ANTONIJA KRASNIK (1874 – 1956)
Antonija Krasnik was born in Lovinac in 1874; in Croatian cultural history she takes a special place of the first Croatian woman applied artist and designer. However, her work has remained to date insufficiently researched and evaluated so that after a short but exceptionally successful period of her work and affirmation at European level she became a part of the stereotype of many women authors at the turn from 19th to 20th century, who were soon forgotten.

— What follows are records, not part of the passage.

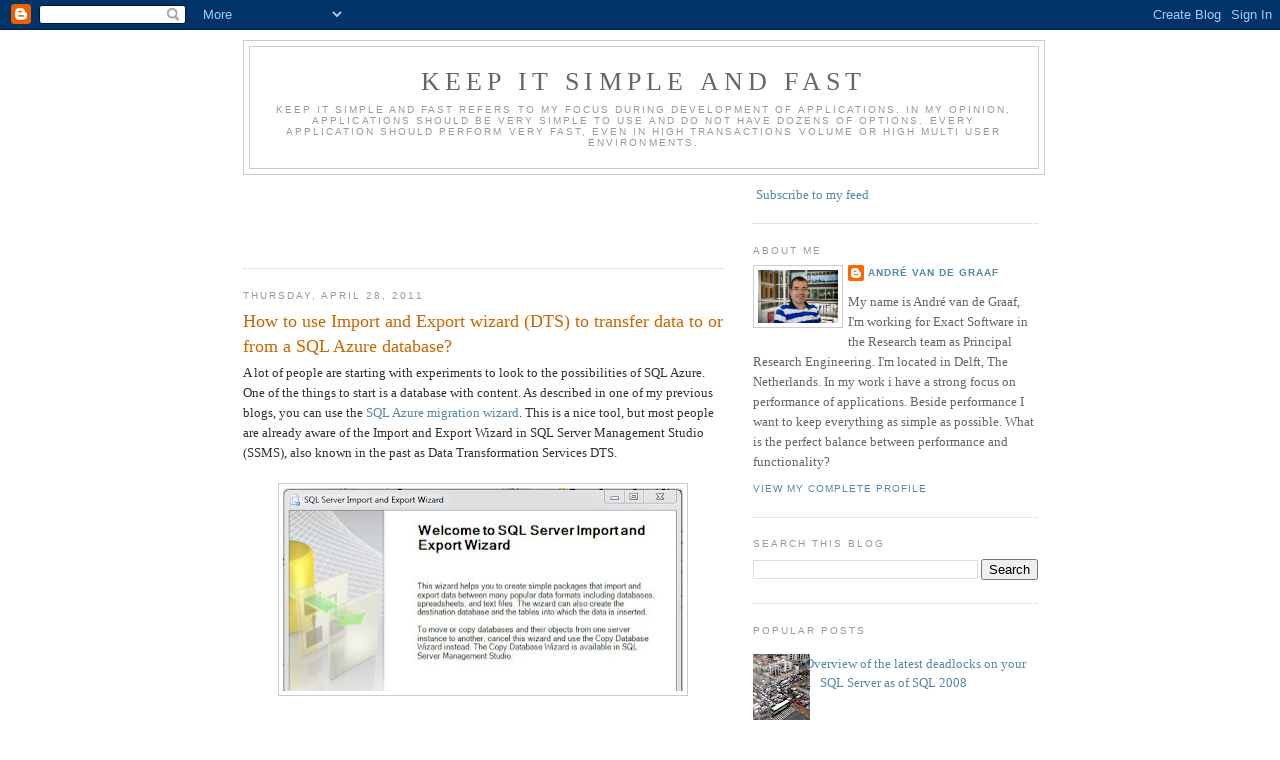

--- FILE ---
content_type: text/html; charset=utf-8
request_url: https://www.google.com/recaptcha/api2/aframe
body_size: 268
content:
<!DOCTYPE HTML><html><head><meta http-equiv="content-type" content="text/html; charset=UTF-8"></head><body><script nonce="I6P2HfkE7uMZUAomvUrRug">/** Anti-fraud and anti-abuse applications only. See google.com/recaptcha */ try{var clients={'sodar':'https://pagead2.googlesyndication.com/pagead/sodar?'};window.addEventListener("message",function(a){try{if(a.source===window.parent){var b=JSON.parse(a.data);var c=clients[b['id']];if(c){var d=document.createElement('img');d.src=c+b['params']+'&rc='+(localStorage.getItem("rc::a")?sessionStorage.getItem("rc::b"):"");window.document.body.appendChild(d);sessionStorage.setItem("rc::e",parseInt(sessionStorage.getItem("rc::e")||0)+1);localStorage.setItem("rc::h",'1769449367823');}}}catch(b){}});window.parent.postMessage("_grecaptcha_ready", "*");}catch(b){}</script></body></html>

After her schooling in Zagreb and first lectures in art which she received from Bela Čikoš Sesija and Robert Frangeš Mihanović, she received scholarship at the recommendation of Iso Kršnjavi for the famous Viennese Kunstgewerbeschule (School of Arts and Crafts) where she studied in the class of Koloman Moser, one of the leading protagonists of art déco. After Vienna, she further practiced at the Paris Académie Julian (E. Carriére), and her career ended after marrying Baron Rudolf Sommarugu in 1907. Already during her schooling, she proved successful in various areas of creative expression, from painting and sculpturing to decorative shaping of objects in glass, metal and ceramics, in designing furniture, bijou, fabric, clothes and fashion accessories. Characteristic are her vases in irised glass, made after her drawings and by using the supreme technology of the Czech factory Johann Lötz Witwe, especially those of unusual shapes like owls, fishes or monkeys. Her inclination to ornaments with strong symbolic charge is also evident in the bijou, cigarette case and other objects of goldshmitry and jewelry with motifs of stylised insects. Apart from fashion accessories, she was also engaged in designing fabrics and clothes which she wore herself.
She participated at numerous exhibitions of decorative art in Vienna, Berlin, Munich, London, St. Louis, Torino and Paris and her works were published in the most prominent European journals for art and culture. Thus, a respectable English journal The Studio published in 1904 a supplement about her atelier, furnished to the last detail with furniture, decorative fabrics and objects she herself had designed. Independently of the medium, in all works by Antonija Krasnik evident is superior delicacy in shaping decorative objects and objects of use, which is an authentic expression of the spirit of time and style at the turn of the century, but above all a peculiar expression of her aesthetic sensibility. Antonija Krasnik died in 1956 in Zagreb.